Thursday, August 25, 2016

Write What You Write, And Write It

According to a possibly apocryphal story, someone once asked Stephen King, "Stephen, you write so well, why do you only write that horror stuff?"
And Stephen answered, "What makes you think that I have any choice?"

Side note: Stephen King does indeed write very well.



What does this mean? It means that, if you are meant to write, your genre will choose you.

One of the saddest conversations I've ever eavesdropped on involved two wannabe writers. One said, "I want to write, but don't know what." The other answered, "Go to Barnes and Noble, see what's on the shelves, and write one of those." The response? "Hey! Good idea!" and they parted with an air of contentment that they did not deserve.

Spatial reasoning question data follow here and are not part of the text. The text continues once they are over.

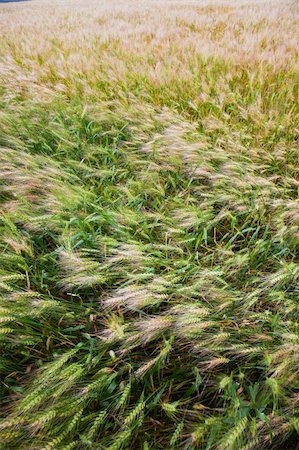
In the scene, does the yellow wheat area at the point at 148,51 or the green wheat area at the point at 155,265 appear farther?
the yellow wheat area at the point at 148,51

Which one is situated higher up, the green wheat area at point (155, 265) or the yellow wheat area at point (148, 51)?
the yellow wheat area at point (148, 51)

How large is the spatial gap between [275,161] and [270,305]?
898 millimetres

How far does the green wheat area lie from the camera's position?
3.30 feet

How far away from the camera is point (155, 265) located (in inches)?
55.6

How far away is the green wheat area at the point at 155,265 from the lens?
101 cm

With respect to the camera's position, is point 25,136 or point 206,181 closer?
point 206,181

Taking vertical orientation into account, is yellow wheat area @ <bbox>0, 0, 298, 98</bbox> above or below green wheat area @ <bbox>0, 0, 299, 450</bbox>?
above

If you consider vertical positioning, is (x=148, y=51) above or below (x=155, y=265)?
above

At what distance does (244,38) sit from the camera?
361cm

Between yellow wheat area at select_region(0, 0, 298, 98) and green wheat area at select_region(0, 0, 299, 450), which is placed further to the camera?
yellow wheat area at select_region(0, 0, 298, 98)

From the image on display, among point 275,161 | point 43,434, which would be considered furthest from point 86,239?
point 275,161

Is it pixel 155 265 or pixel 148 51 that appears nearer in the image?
pixel 155 265

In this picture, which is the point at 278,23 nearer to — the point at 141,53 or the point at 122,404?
the point at 141,53

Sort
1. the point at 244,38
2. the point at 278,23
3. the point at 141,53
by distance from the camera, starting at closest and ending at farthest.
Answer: the point at 141,53 → the point at 244,38 → the point at 278,23
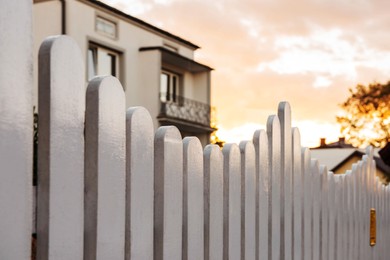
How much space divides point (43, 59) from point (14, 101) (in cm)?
15

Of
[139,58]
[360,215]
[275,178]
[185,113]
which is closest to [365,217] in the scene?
[360,215]

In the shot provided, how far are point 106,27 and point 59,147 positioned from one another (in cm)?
2104

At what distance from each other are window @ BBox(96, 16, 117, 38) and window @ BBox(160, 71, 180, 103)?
4497 mm

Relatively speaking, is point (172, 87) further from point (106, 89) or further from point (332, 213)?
point (106, 89)

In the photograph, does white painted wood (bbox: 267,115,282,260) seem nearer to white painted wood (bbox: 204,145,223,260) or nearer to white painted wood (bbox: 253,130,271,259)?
white painted wood (bbox: 253,130,271,259)

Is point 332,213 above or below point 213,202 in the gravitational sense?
below

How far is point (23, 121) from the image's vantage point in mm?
1267

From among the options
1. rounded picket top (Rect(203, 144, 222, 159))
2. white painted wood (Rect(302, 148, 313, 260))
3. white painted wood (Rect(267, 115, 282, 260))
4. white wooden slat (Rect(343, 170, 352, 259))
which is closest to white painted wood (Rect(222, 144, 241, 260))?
rounded picket top (Rect(203, 144, 222, 159))

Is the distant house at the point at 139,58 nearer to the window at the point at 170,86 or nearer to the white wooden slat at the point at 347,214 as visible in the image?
the window at the point at 170,86

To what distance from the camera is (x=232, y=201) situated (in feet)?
7.63

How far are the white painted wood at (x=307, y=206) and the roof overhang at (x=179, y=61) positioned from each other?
2091 centimetres

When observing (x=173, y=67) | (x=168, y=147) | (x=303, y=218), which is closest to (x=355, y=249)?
(x=303, y=218)

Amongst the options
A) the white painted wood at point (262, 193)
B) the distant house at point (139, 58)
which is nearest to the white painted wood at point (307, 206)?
the white painted wood at point (262, 193)

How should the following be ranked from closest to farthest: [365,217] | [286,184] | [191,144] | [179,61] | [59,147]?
1. [59,147]
2. [191,144]
3. [286,184]
4. [365,217]
5. [179,61]
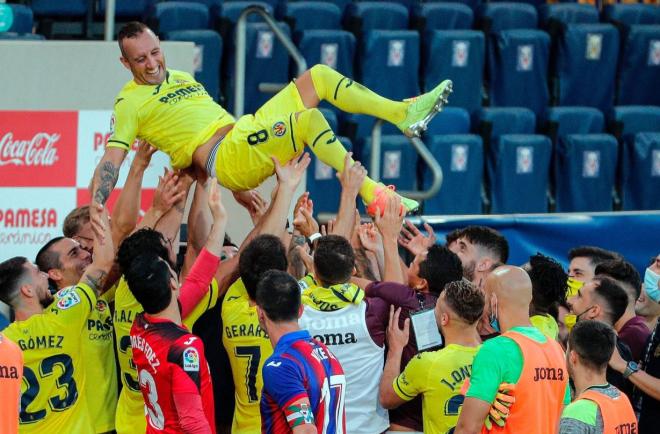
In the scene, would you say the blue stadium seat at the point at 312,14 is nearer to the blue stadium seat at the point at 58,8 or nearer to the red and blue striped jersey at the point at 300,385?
the blue stadium seat at the point at 58,8

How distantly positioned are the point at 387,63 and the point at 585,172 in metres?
2.22

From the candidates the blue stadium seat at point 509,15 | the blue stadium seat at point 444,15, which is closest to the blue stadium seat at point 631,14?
the blue stadium seat at point 509,15

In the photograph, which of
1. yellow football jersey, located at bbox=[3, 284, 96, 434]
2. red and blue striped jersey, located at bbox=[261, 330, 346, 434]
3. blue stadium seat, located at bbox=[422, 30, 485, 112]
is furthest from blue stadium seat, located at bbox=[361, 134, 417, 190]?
red and blue striped jersey, located at bbox=[261, 330, 346, 434]

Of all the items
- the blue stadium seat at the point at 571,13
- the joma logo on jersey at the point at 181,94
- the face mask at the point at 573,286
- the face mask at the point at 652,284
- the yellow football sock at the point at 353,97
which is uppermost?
the blue stadium seat at the point at 571,13

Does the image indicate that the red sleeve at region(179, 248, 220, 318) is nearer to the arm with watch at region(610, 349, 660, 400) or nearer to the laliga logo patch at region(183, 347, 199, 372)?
the laliga logo patch at region(183, 347, 199, 372)

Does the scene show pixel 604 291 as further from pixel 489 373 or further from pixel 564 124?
pixel 564 124

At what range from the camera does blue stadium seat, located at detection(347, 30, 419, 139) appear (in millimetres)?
11852

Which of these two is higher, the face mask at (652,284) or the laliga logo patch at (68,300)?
the face mask at (652,284)

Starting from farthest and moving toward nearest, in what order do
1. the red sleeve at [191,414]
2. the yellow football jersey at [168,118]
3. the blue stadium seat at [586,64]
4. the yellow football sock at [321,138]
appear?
the blue stadium seat at [586,64] → the yellow football jersey at [168,118] → the yellow football sock at [321,138] → the red sleeve at [191,414]

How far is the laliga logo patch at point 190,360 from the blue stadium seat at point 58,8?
685 centimetres

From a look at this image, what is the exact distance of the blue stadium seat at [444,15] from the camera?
41.5 ft

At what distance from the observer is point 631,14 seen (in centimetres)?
1327

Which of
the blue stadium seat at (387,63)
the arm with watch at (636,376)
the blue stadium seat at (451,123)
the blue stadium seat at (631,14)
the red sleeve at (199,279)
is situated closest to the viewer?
the red sleeve at (199,279)

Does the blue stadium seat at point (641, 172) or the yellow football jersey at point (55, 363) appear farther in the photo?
the blue stadium seat at point (641, 172)
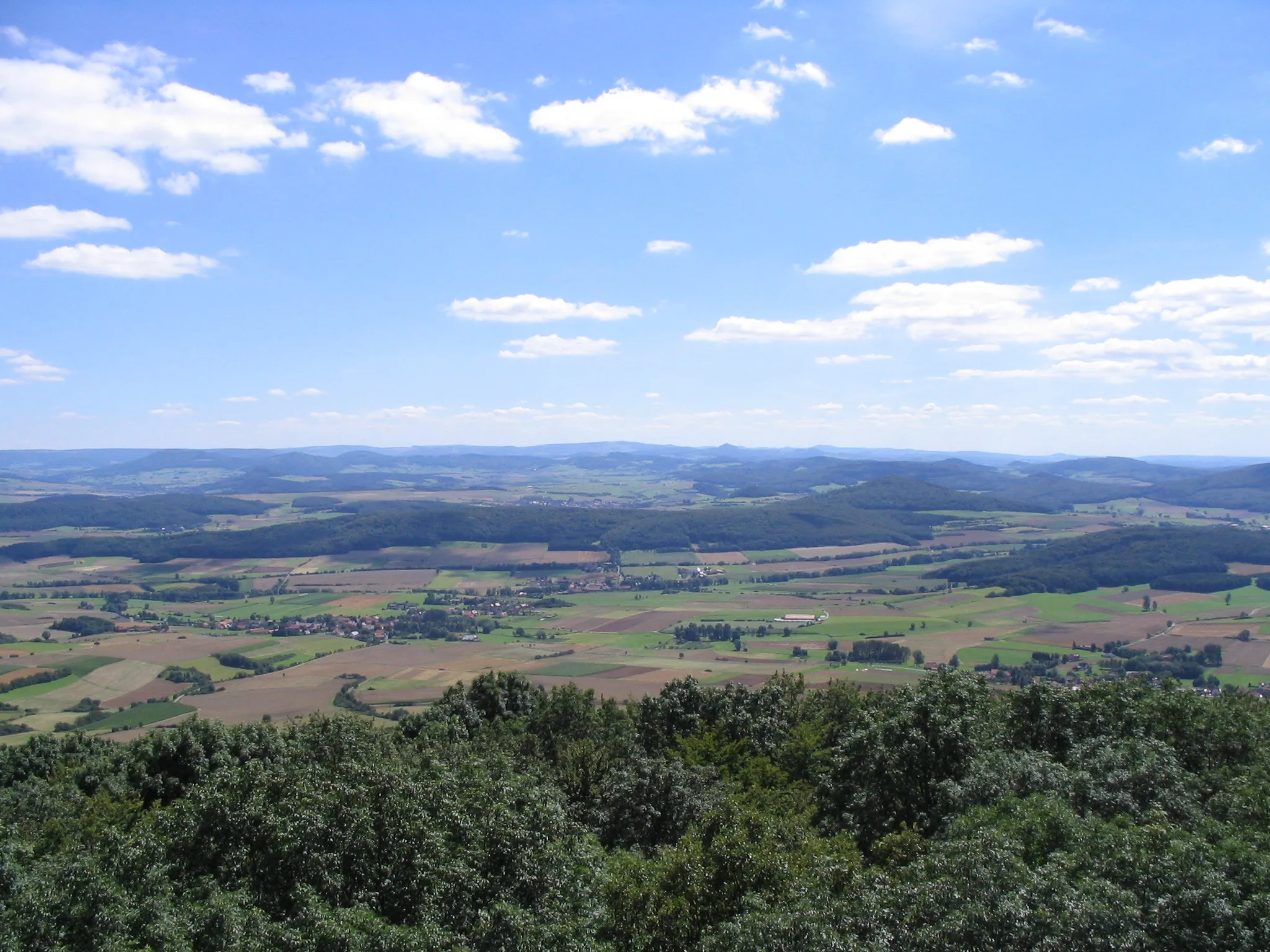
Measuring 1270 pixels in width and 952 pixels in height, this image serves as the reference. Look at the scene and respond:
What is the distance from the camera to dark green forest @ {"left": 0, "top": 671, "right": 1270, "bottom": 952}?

There was no consideration of the fact that it takes a book several years to move from "What a good idea!" to print. In that time, the world continues to turn. What is hot today (Teenaged vampire! Dragons! Noir hard-drinking detectives!) will be soggy cold by then.

The very idea of writing what might sell - as if that's the only criteria that matters - means you are just about guaranteed to fail. Can you copy someone else's years-old idea with heat and verve and passion? Probably not.

What does this really mean, then? It means write what you want to, need to, can't help but write. It's not popular? Your writing support group will poo-poo it? Your mother will disapprove?

Fuck popular. Every new idea isn't popular...until it suddenly is.
Find a better writing group.
Smile and nod to your mother, then do exactly as you please. After all, you did that as a teenager; you still can.


Need a further kick in the pants?  Read this.
Then read this

Then get to work. The damned thing isn't going to write itself.